Someone realized this was maybe not a great idea and ordered the livestream stopped. Too late, fellas.
The French Football Federation called the song ‘racist and discriminatory,’ which is plainly correct.
Here is a sampling of the (translated) lyrics:
They play for France, but their parents are from Angola. Their mother is from Cameroon, while their father is from Nigeria. But their passport says French.
Ok, then. You might be wondering why, exactly, Team Argentina was signing this thing after beating Colombia at a tournament in which the French were not involved. Fair question! The song/chant began at the 2022 World Cup, where Argentina beat France in the final.
It is all exceedingly depressing. Insulting a team because some of the players have immigrant parents? That’s a terrible sentiment on its own, but a particularly stupid one to apply to France, which is a developmental hotbed on its own. So racist AND dumb, then.

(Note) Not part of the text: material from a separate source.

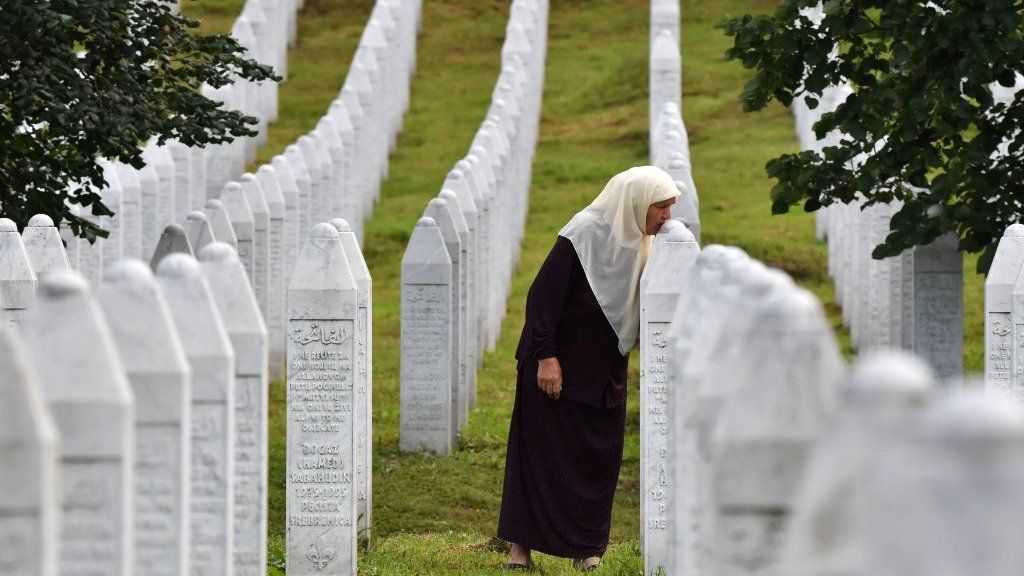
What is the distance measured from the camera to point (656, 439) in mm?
8836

Fernandez and his fellow celebrants can’t claim to have been naive to the song’s meaning, either, since the French football authorities complained about its use at the World Cup. So they understood it was wrong and hurtful, and then after a tournament among non-French nations, they sang it anyway.
Wesley Fofana, a teammate of Fernandez at Premier League club Chelsea, posted a clip of the video on social media with the following caption: ‘Football in 2024: uninhibited racism.’ People responded to that with racist abuse.
He is, unfortunately, correct. For the life of me I cannot understand why so many around the sport think that mocking someone’s race is an acceptable form of behaviour toward a rival team and its players. This stuff has been going on for decades. Fernandez has been contrite, saying the song contained offensive language and that there was no excuse for using those words. Then he offered a bit of an excuse:
I stand against discrimination in all forms and apologise for getting caught up in the euphoria of our Copa America celebrations. That video, that moment, those words, do not reflect my beliefs or my character. I am truly sorry.
Personally, I think that ‘sorry I was racist, I was just excited’ is not the greatest of defences, but opinions may vary on the matter.
Fernandez, who may yet be subject to punishment by Chelsea, was at least a far sight better than Argentina’s vice-president, who offered this:
I mean … sigh. It is, of course, responses like that which ensures incidents like the one involving the celebratory Argentinians keep happening.
Reece James, the Chelsea club captain, who is Black, said on Wednesday that he wants the team to move on from all this. Many of his teammates might not feel the same.